Salah, 29.06.2011 tarihinde İngiliz Parlamentosu’nda, bazı parlamenterlerin de katkılarıyla organize edilen “Kudüs’te Adalet ve Barış” konulu programa katılacak ve İngiliz parlamenterlerle birlikte konuşma yapacaktı. Ancak kendisinin İngiltere’de bulunduğu bu süre içerisinde İngiltere’ye girişi ile ilgili olumsuz bir karar alındığı gerekçesi ile hukuksuz bir şekilde gözaltına alındı. 28.06.2011 gecesi kaldığı otelde polisler Salah’ı gözaltına aldı, odası arandı ve Paddington Green polis karakoluna götürüldü.
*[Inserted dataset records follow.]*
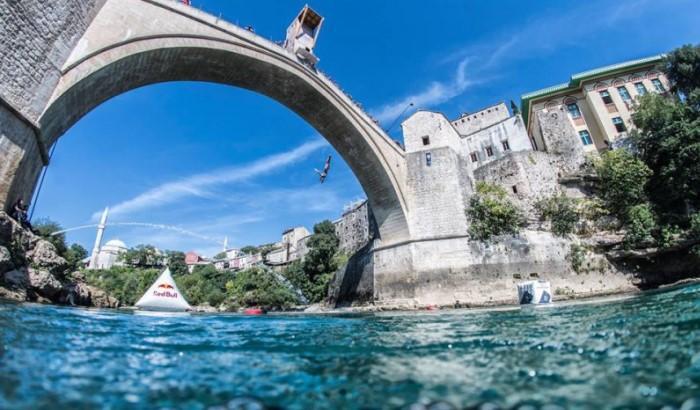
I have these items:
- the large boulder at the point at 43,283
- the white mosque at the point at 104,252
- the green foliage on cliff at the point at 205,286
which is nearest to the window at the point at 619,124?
the large boulder at the point at 43,283

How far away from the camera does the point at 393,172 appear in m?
16.8

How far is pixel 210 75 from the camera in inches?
520

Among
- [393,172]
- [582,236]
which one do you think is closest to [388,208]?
[393,172]

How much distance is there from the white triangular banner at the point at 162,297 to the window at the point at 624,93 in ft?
104

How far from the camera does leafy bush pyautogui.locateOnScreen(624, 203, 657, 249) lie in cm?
1409

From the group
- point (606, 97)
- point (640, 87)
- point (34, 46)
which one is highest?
point (640, 87)

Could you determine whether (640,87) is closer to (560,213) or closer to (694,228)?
(694,228)

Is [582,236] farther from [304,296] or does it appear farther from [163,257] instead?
[163,257]

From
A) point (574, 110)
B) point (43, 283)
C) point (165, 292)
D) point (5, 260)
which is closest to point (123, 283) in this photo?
point (165, 292)

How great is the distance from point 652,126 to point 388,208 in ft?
48.0

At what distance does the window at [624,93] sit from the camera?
2355 cm

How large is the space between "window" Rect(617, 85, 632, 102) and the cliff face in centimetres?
3334

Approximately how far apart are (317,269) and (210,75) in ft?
81.7

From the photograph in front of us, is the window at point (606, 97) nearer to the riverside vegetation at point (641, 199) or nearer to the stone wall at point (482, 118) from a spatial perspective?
the riverside vegetation at point (641, 199)
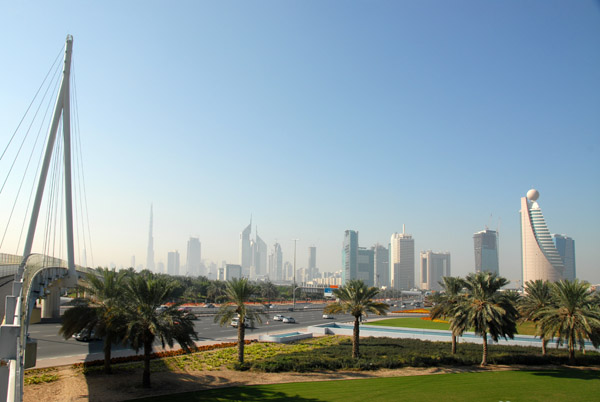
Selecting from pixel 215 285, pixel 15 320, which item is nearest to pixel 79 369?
pixel 15 320

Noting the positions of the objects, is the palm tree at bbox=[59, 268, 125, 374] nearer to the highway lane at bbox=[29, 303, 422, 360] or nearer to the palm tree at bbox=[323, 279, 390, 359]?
the highway lane at bbox=[29, 303, 422, 360]

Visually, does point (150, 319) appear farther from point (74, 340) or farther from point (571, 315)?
point (571, 315)

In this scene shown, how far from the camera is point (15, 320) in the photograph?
1013 centimetres

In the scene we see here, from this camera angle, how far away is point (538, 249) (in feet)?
575

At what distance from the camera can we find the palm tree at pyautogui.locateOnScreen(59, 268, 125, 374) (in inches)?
857

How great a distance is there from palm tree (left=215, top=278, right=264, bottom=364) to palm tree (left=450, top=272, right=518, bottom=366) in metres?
13.2

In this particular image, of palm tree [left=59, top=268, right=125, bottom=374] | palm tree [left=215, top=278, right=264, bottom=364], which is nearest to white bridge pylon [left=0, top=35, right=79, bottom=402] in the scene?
palm tree [left=59, top=268, right=125, bottom=374]

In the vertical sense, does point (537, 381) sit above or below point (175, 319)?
below

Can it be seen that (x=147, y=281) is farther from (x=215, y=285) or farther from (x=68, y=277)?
(x=215, y=285)

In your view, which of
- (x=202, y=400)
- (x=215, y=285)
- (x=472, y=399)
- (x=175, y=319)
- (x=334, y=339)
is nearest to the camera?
(x=202, y=400)

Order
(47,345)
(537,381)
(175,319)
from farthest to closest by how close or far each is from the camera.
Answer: (47,345) → (537,381) → (175,319)

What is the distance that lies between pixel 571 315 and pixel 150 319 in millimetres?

O tarihten beri hala özgürlüğünden yoksun tutulmaktadır. “Rehin alınmış” gibi tutulduğu ve hukuksuz bir şekilde sınır dışı edileceği konuşulmaktadır. Kefaletle serbest bırakılma talebi ise reddedilmiştir.

Raid Salah’a yapılan bu hukuksuz muamele özelde Filistinlilere, genelde İslam dünyasına ve tüm insan hakları savunucularına yapılmıştır. İngiltere, bugüne kadar dini özgürlükler başta olmak üzere insan hakları ve özgürlüklerine yönelik olumlu politikalarıyla övünmekte ve İslam coğrafyası ile ilişkilerini ve siyasetini de bu çerçevede sürdürmektedir. Hal böyleyken Raid Salah’a yapılan bu hukuksuz muamele nasıl izah edilebilir?

Raid Salah’a yapılan bu hukuksuz muameleyi kabul edilemez buluyor, derhal serbest bırakılmasını ve fikirlerini özgürce ifade edebileceği ortamın kendisine sağlanması gerektiğine inanıyoruz."